**EXERCISE**
Could you give the data below again, exactly and completely?

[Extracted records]
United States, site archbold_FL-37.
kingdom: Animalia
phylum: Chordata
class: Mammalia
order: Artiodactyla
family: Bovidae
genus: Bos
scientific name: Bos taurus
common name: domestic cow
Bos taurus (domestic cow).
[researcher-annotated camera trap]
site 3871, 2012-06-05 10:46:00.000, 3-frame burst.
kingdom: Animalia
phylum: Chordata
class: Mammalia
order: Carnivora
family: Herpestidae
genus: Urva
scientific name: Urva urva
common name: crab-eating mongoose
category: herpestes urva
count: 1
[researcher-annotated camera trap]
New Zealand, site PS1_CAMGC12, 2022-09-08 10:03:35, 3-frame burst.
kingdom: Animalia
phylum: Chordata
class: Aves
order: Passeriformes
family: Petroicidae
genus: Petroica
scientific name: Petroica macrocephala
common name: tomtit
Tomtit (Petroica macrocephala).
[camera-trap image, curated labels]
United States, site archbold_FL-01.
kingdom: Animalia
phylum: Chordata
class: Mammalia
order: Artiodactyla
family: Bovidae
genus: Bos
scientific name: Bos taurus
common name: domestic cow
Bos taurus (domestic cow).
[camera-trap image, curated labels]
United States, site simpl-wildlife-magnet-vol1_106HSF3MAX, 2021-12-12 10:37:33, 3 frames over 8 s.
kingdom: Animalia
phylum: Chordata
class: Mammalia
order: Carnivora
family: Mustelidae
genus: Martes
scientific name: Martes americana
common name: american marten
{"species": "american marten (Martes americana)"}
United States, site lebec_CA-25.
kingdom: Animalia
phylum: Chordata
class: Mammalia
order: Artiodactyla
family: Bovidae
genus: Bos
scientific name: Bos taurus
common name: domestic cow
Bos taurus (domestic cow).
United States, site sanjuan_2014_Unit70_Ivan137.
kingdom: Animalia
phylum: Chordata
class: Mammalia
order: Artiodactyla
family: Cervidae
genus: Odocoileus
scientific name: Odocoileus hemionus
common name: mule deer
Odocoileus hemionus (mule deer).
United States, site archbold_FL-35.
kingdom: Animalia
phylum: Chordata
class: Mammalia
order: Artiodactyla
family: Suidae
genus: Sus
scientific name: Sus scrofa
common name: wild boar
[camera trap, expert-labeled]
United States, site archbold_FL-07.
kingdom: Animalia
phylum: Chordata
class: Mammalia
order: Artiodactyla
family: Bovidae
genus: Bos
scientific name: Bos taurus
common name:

**EXERCISE ANSWER**
United States, site archbold_FL-37.
kingdom: Animalia
phylum: Chordata
class: Mammalia
order: Artiodactyla
family: Bovidae
genus: Bos
scientific name: Bos taurus
common name: domestic cow
Bos taurus (domestic cow).
[researcher-annotated camera trap]
site 3871, 2012-06-05 10:46:00.000, 3-frame burst.
kingdom: Animalia
phylum: Chordata
class: Mammalia
order: Carnivora
family: Herpestidae
genus: Urva
scientific name: Urva urva
common name: crab-eating mongoose
category: herpestes urva
count: 1
[researcher-annotated camera trap]
New Zealand, site PS1_CAMGC12, 2022-09-08 10:03:35, 3-frame burst.
kingdom: Animalia
phylum: Chordata
class: Aves
order: Passeriformes
family: Petroicidae
genus: Petroica
scientific name: Petroica macrocephala
common name: tomtit
Tomtit (Petroica macrocephala).
[camera-trap image, curated labels]
United States, site archbold_FL-01.
kingdom: Animalia
phylum: Chordata
class: Mammalia
order: Artiodactyla
family: Bovidae
genus: Bos
scientific name: Bos taurus
common name: domestic cow
Bos taurus (domestic cow).
[camera-trap image, curated labels]
United States, site simpl-wildlife-magnet-vol1_106HSF3MAX, 2021-12-12 10:37:33, 3 frames over 8 s.
kingdom: Animalia
phylum: Chordata
class: Mammalia
order: Carnivora
family: Mustelidae
genus: Martes
scientific name: Martes americana
common name: american marten
{"species": "american marten (Martes americana)"}
United States, site lebec_CA-25.
kingdom: Animalia
phylum: Chordata
class: Mammalia
order: Artiodactyla
family: Bovidae
genus: Bos
scientific name: Bos taurus
common name: domestic cow
Bos taurus (domestic cow).
United States, site sanjuan_2014_Unit70_Ivan137.
kingdom: Animalia
phylum: Chordata
class: Mammalia
order: Artiodactyla
family: Cervidae
genus: Odocoileus
scientific name: Odocoileus hemionus
common name: mule deer
Odocoileus hemionus (mule deer).
United States, site archbold_FL-35.
kingdom: Animalia
phylum: Chordata
class: Mammalia
order: Artiodactyla
family: Suidae
genus: Sus
scientific name: Sus scrofa
common name: wild boar
[camera trap, expert-labeled]
United States, site archbold_FL-07.
kingdom: Animalia
phylum: Chordata
class: Mammalia
order: Artiodactyla
family: Bovidae
genus: Bos
scientific name: Bos taurus
common name:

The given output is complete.